Although the example in which the spring 24 is constituted by a plurality of compression springs has been described, it is sufficient that the molding cylinder 23 is elastically urged, and a spring such as a tension spring, a torsion coil spring, or a leaf spring, rubber or plastic is used. You may use an elastic body like this.

[0046]

According to the first aspect of the present invention, the ends of the outer cylinder of the compression chamber and the ends of the screw blades substantially coincide with each other, and waste such as styrene foam solidified in the compression chamber is crushed by the screw blades. It will not be pushed out and transported, and will not be clogged and become inoperable.

Further, the sectional opening area of the forming cylinder is made larger than the opening area of the end of the outer cylinder of the compression chamber, so that the waste discharged from the end of the outer cylinder of the compression chamber has room to expand, such as styrene foam solidified in the forming cylinder. Since the waste does not adhere to the molding cylinder, it is not pushed out and conveyed, and does not become clogged and become inoperable.

According to the second aspect of the present invention, the molded cylinder has a uniform polygonal cross section, and waste such as solidified polystyrene is discharged without difficulty, and the discharged waste is a polygonal rod. Because it can be stacked efficiently without difficulty,
High storage and transportation efficiency. In addition, since the molding cylinder is formed into a thin wall having good heat dissipation, and waste such as styrene foam in the molding cylinder is cooled, solidified and discharged even during continuous operation,
Its handling becomes easy.

According to the third aspect of the present invention, the molding cylinder is divided in parallel to the conveying direction, and is urged by a spring in a direction in which the cross-sectional opening area decreases, so that waste such as styrene foam expands in the molding cylinder.
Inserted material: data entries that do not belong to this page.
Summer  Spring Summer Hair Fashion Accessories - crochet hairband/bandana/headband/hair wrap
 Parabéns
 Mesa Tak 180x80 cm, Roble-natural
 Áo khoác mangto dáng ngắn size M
However, since the cross-sectional opening area increases and does not adhere to the molding cylinder, it is not pushed out, conveyed, and clogged to disable operation.

[Brief description of the drawings]

FIG. 1 is a partially cut-away side view showing an embodiment of an apparatus for reducing and solidifying waste such as styrene foam.

FIG. 2 is a front view thereof.

FIG. 3 is a plan view thereof.

FIG. 4 is a partially enlarged view showing a main part of FIG. 1;

FIG. 5 is a partially enlarged view showing a main part of FIG. 2;

[Explanation of symbols]

 14 Compression chamber 22 Compression chamber outer cylinder 23 Molding cylinder 24 Spring 30 Screw body 32 Screw blade

Continuation of the front page (72) Inventor Kiyoshi Takahashi 3-10-20 Kitaokaju, Higashi-ku, Sapporo, Hokkaido (72) Inventor Naoki Yamazaki 552-1 Sakaemachi, Higashi-ku, Sapporo, Hokkaido 4F301 AA15 AC20 BA21 BB05 BE18 BE31 BF12 BF16 BF31 BG09 BG16 BG45

Claims (3)

[Claims] 1. A screw body for compressing and conveying polystyrene foam or the like, a diameter of a screw blade of the screw body is gradually reduced toward a terminal end in a conveying direction, and a terminal end of the screw body is compressed in a compression chamber housed in a compression chamber outer cylinder. The outer cylinder has a cross-sectional opening area that gradually decreases in accordance with the gradual decrease in the diameter of the screw blade, and in a volume reduction and solidification device including a molding cylinder connected to the compression chamber outer cylinder, the end of the compression chamber outer cylinder and the end of the screw blade almost coincide. An apparatus for reducing and solidifying waste such as styrofoam, in which the cross-sectional opening area of the molding cylinder is larger than the opening area of the end of the compression chamber outer cylinder. 2. The apparatus according to claim 1, wherein the molding cylinder has a uniform polygonal cross section and is formed to be thin with good heat dissipation. 3. The apparatus for reducing and solidifying waste such as styrofoam according to claim 1, wherein the forming cylinder is divided in parallel with the conveying direction, and is urged by a spring in a direction in which its sectional opening area decreases.